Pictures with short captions
┄┄┄┄┄┄
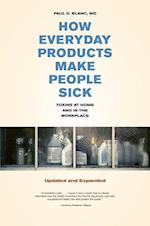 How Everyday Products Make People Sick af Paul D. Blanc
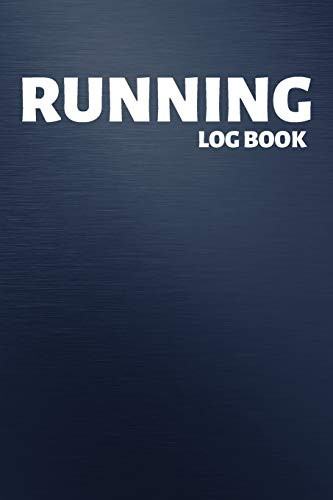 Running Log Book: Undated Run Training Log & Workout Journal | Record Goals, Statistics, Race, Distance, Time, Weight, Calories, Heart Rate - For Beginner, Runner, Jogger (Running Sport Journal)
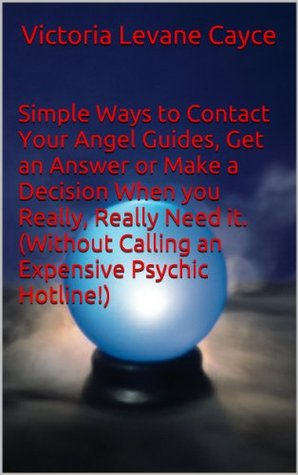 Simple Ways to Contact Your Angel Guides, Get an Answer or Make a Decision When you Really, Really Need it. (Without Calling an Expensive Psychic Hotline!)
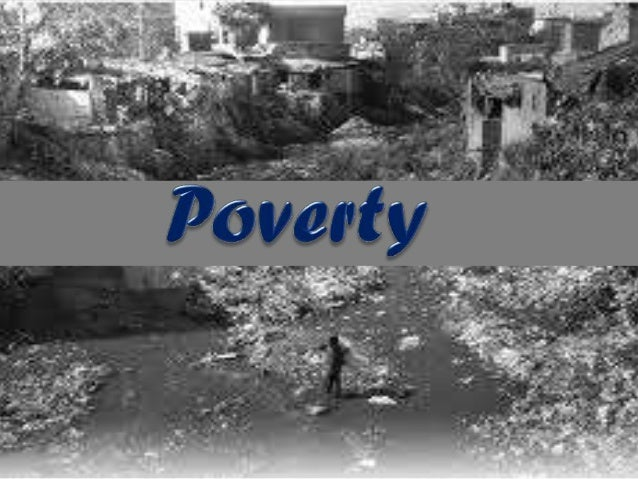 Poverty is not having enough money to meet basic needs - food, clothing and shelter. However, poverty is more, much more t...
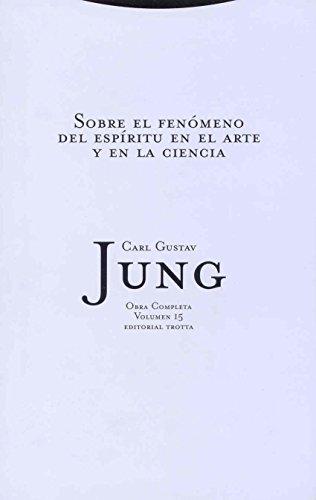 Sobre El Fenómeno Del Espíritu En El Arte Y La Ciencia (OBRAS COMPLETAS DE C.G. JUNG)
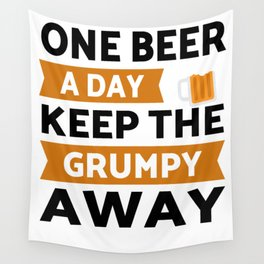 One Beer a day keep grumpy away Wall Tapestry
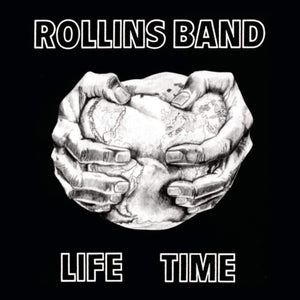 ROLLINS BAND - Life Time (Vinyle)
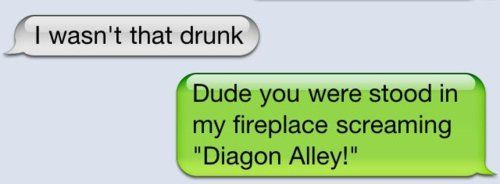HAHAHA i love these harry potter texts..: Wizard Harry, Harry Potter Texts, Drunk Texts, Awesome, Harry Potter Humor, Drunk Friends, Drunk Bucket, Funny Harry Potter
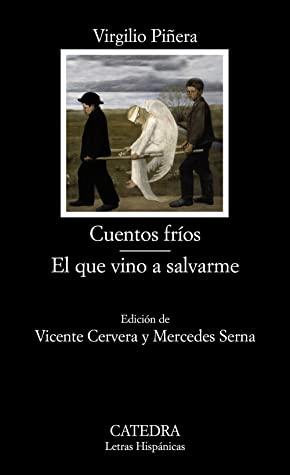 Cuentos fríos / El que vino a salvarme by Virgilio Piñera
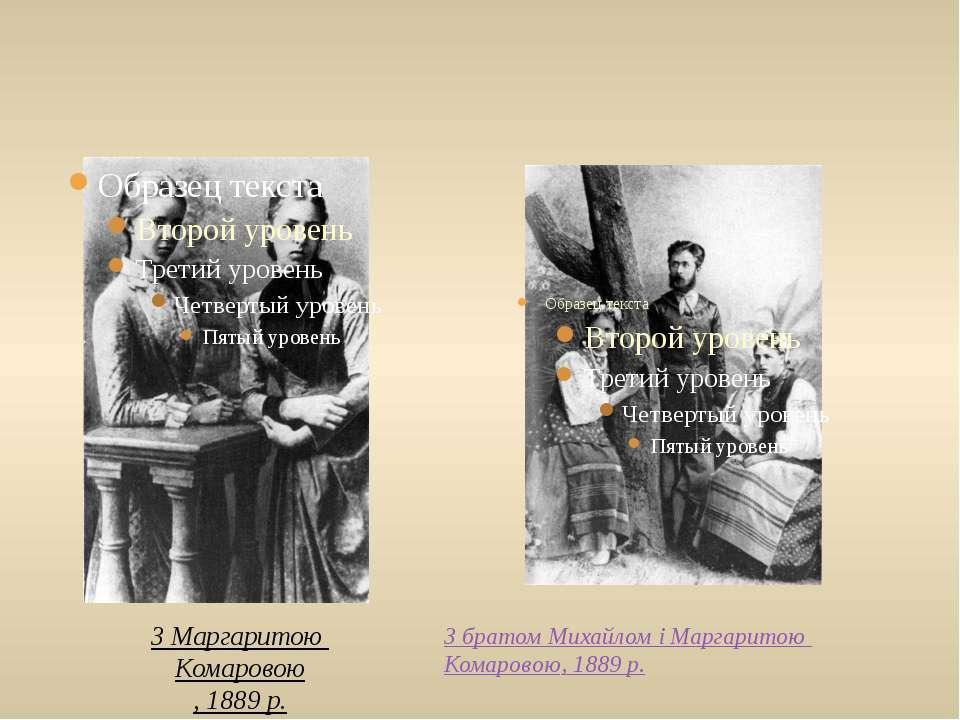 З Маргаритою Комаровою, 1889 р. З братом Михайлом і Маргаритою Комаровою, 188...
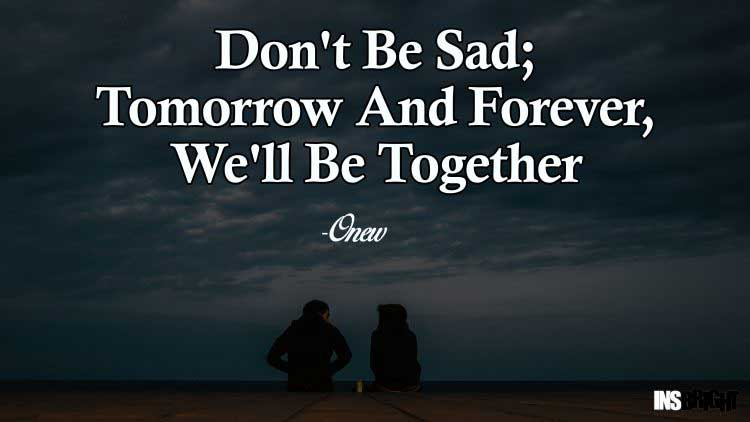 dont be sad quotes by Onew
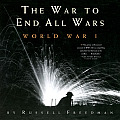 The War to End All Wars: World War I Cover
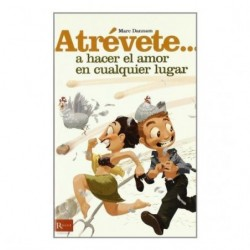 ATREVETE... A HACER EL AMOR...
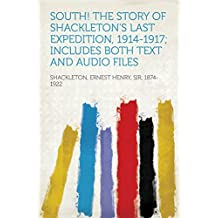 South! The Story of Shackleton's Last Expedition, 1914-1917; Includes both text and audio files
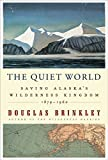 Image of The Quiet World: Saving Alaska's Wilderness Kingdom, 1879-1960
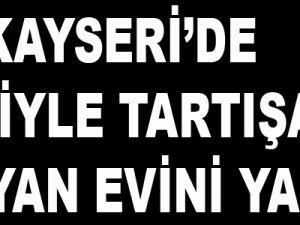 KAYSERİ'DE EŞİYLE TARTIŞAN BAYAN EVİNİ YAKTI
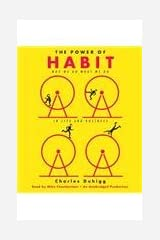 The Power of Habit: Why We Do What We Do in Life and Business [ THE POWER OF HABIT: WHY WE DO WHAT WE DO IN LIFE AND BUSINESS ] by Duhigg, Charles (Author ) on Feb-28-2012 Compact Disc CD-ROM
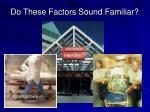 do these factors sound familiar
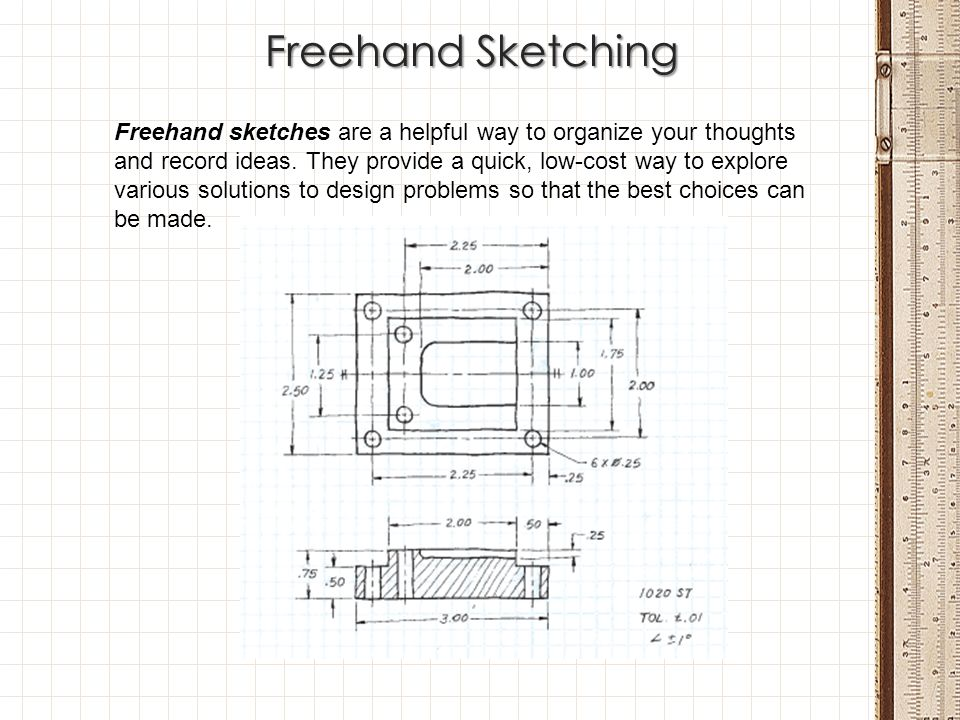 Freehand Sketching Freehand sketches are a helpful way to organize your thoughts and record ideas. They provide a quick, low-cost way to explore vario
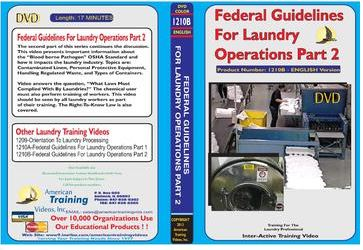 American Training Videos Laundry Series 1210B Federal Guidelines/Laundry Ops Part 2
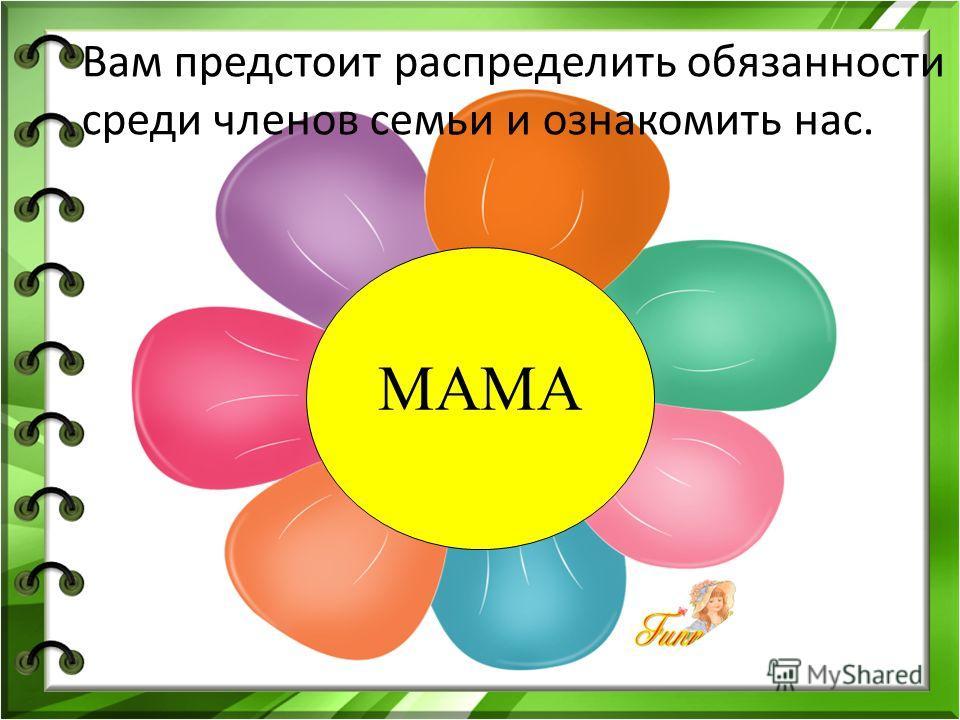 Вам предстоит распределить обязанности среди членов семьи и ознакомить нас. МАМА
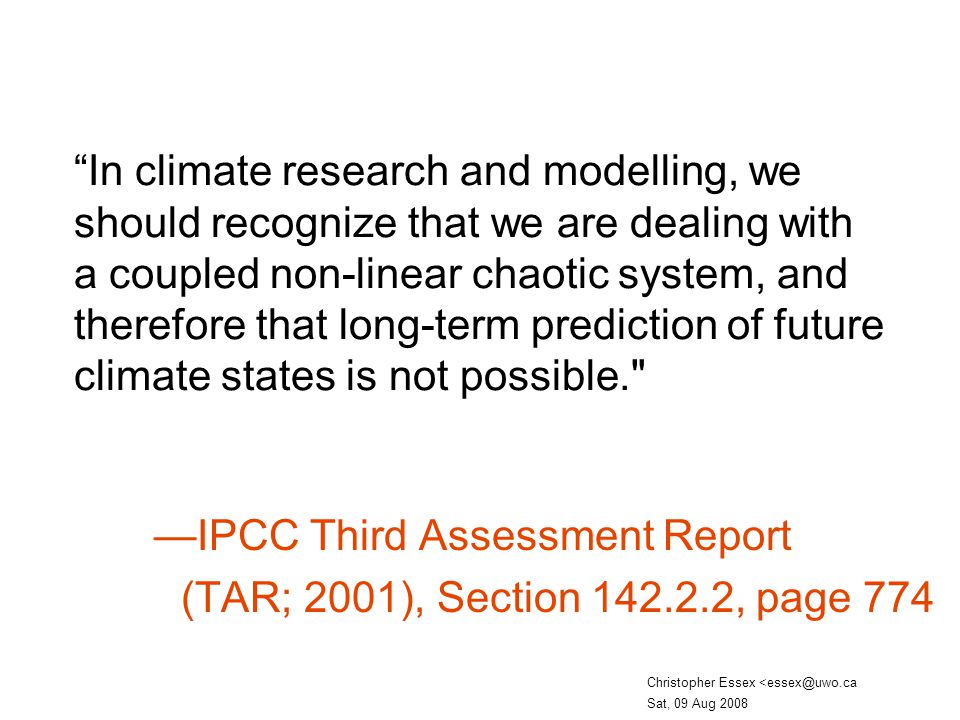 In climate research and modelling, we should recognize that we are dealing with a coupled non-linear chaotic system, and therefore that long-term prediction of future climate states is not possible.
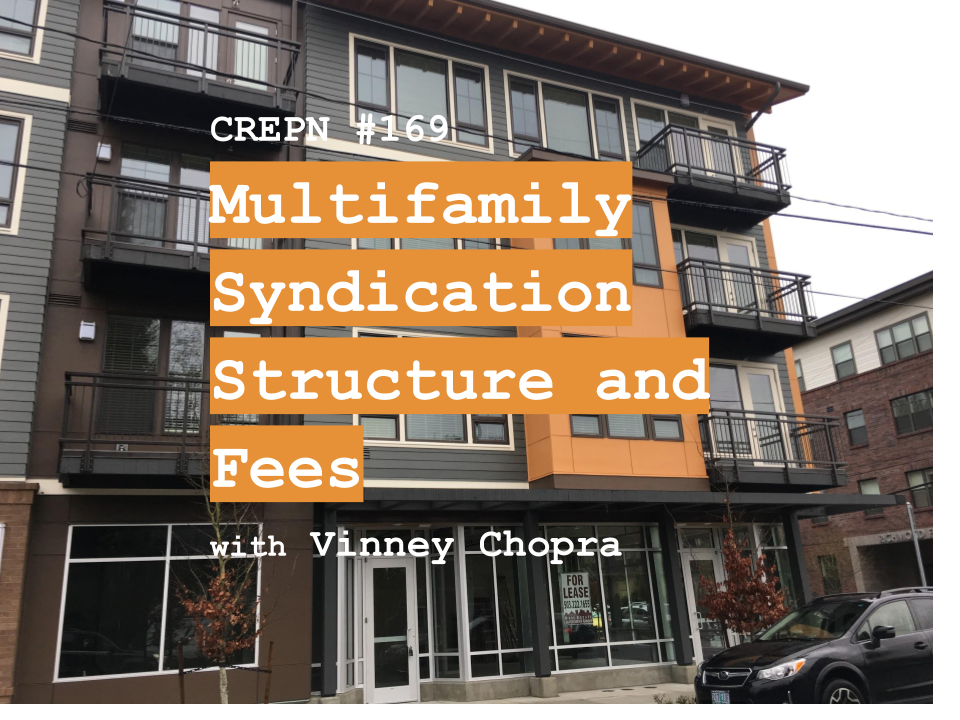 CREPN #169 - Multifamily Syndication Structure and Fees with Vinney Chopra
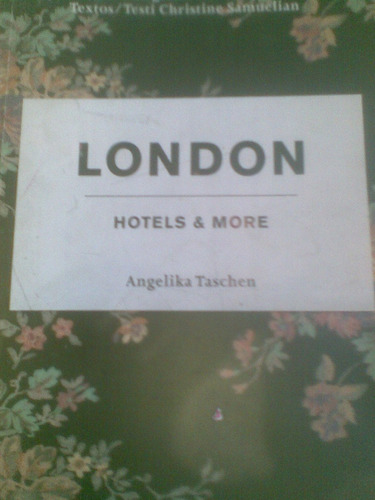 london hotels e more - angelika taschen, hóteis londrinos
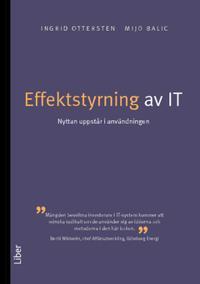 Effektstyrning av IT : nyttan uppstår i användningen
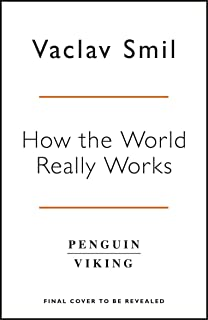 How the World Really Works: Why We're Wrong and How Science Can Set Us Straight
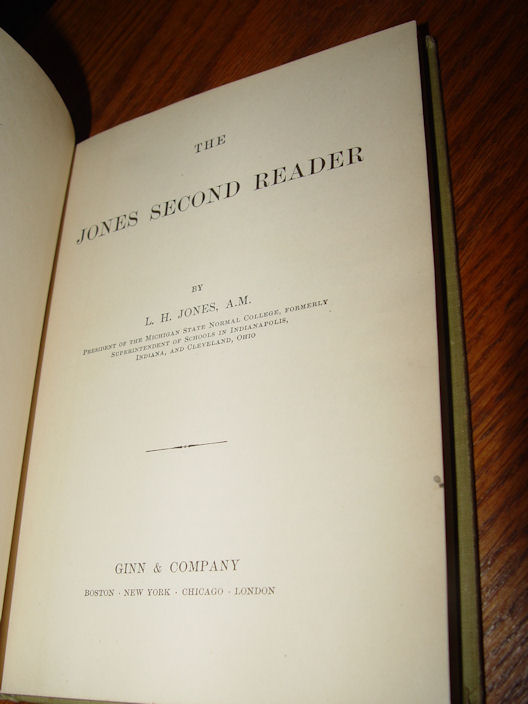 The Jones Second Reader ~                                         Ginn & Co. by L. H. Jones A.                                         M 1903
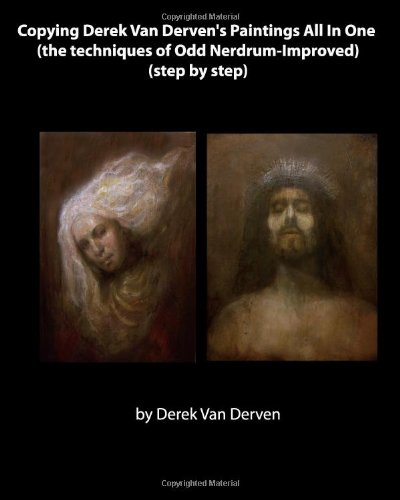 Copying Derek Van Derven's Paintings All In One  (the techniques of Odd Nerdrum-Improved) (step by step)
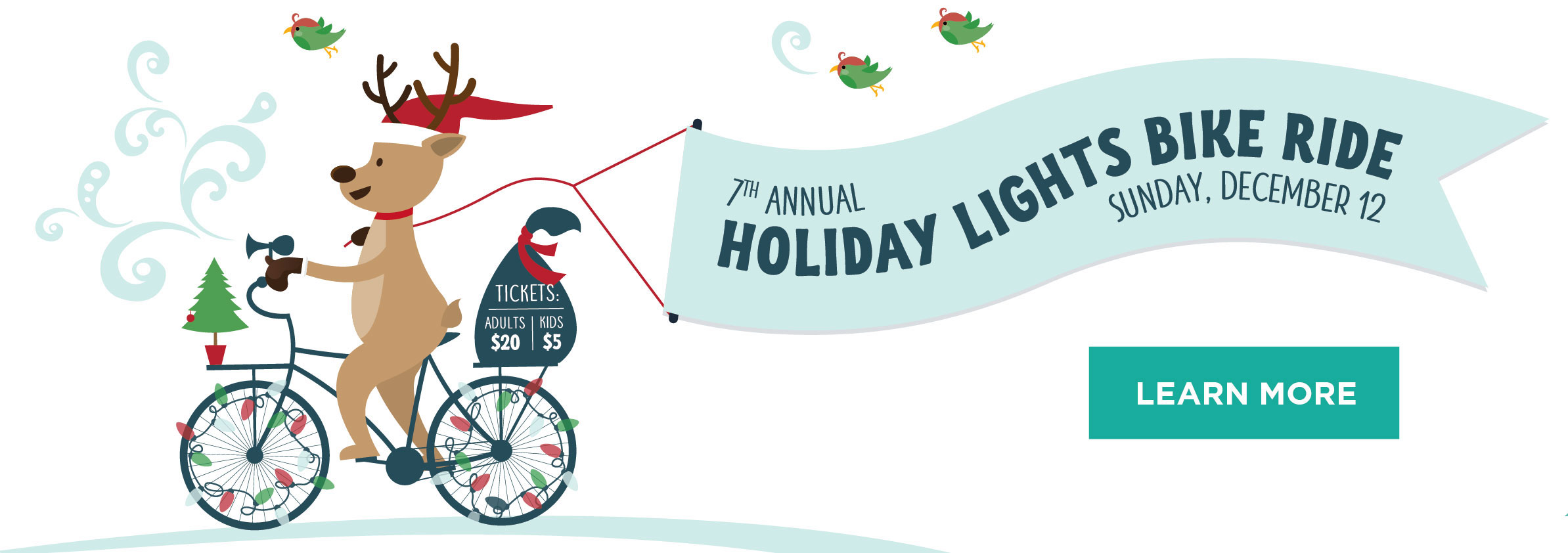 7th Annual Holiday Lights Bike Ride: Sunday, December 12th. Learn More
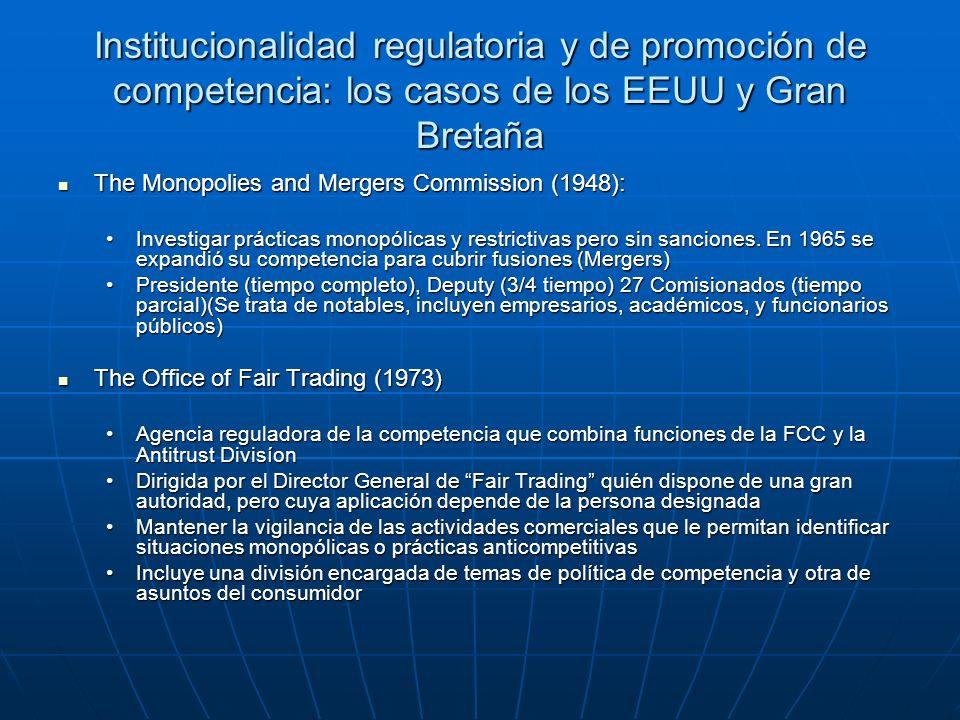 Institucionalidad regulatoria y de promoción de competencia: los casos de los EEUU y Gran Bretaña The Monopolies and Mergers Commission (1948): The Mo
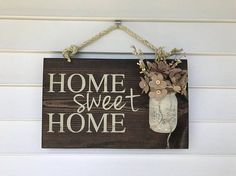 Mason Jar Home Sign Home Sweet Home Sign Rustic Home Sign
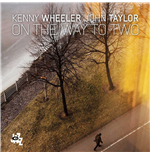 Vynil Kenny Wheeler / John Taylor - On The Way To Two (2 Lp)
┄┄┄┄┄┄
(YOUR INSTRUCTIONS) The pictures stay out of the copy. Set down the entries above precisely.

(WRITTEN ANSWER)
 How Everyday Products Make People Sick af Paul D. Blanc
 Running Log Book: Undated Run Training Log & Workout Journal | Record Goals, Statistics, Race, Distance, Time, Weight, Calories, Heart Rate - For Beginner, Runner, Jogger (Running Sport Journal)
 Simple Ways to Contact Your Angel Guides, Get an Answer or Make a Decision When you Really, Really Need it. (Without Calling an Expensive Psychic Hotline!)
 Poverty is not having enough money to meet basic needs - food, clothing and shelter. However, poverty is more, much more t...
 Sobre El Fenómeno Del Espíritu En El Arte Y La Ciencia (OBRAS COMPLETAS DE C.G. JUNG)
 One Beer a day keep grumpy away Wall Tapestry
 ROLLINS BAND - Life Time (Vinyle)
HAHAHA i love these harry potter texts..: Wizard Harry, Harry Potter Texts, Drunk Texts, Awesome, Harry Potter Humor, Drunk Friends, Drunk Bucket, Funny Harry Potter
 Cuentos fríos / El que vino a salvarme by Virgilio Piñera
 З Маргаритою Комаровою, 1889 р. З братом Михайлом і Маргаритою Комаровою, 188...
 dont be sad quotes by Onew
 The War to End All Wars: World War I Cover
 ATREVETE... A HACER EL AMOR...
 South! The Story of Shackleton's Last Expedition, 1914-1917; Includes both text and audio files
 Image of The Quiet World: Saving Alaska's Wilderness Kingdom, 1879-1960
 KAYSERİ'DE EŞİYLE TARTIŞAN BAYAN EVİNİ YAKTI
 The Power of Habit: Why We Do What We Do in Life and Business [ THE POWER OF HABIT: WHY WE DO WHAT WE DO IN LIFE AND BUSINESS ] by Duhigg, Charles (Author ) on Feb-28-2012 Compact Disc CD-ROM
 do these factors sound familiar
 Freehand Sketching Freehand sketches are a helpful way to organize your thoughts and record ideas. They provide a quick, low-cost way to explore vario
 American Training Videos Laundry Series 1210B Federal Guidelines/Laundry Ops Part 2
 Вам предстоит распределить обязанности среди членов семьи и ознакомить нас. МАМА
 In climate research and modelling, we should recognize that we are dealing with a coupled non-linear chaotic system, and therefore that long-term prediction of future climate states is not possible.
 CREPN #169 - Multifamily Syndication Structure and Fees with Vinney Chopra
 london hotels e more - angelika taschen, hóteis londrinos
 Effektstyrning av IT : nyttan uppstår i användningen
 How the World Really Works: Why We're Wrong and How Science Can Set Us Straight
 The Jones Second Reader ~                                         Ginn & Co. by L. H. Jones A.                                         M 1903
 Copying Derek Van Derven's Paintings All In One  (the techniques of Odd Nerdrum-Improved) (step by step)
 7th Annual Holiday Lights Bike Ride: Sunday, December 12th. Learn More
 Institucionalidad regulatoria y de promoción de competencia: los casos de los EEUU y Gran Bretaña The Monopolies and Mergers Commission (1948): The Mo
 Mason Jar Home Sign Home Sweet Home Sign Rustic Home Sign
 Vynil Kenny Wheeler / John Taylor - On The Way To Two (2 Lp)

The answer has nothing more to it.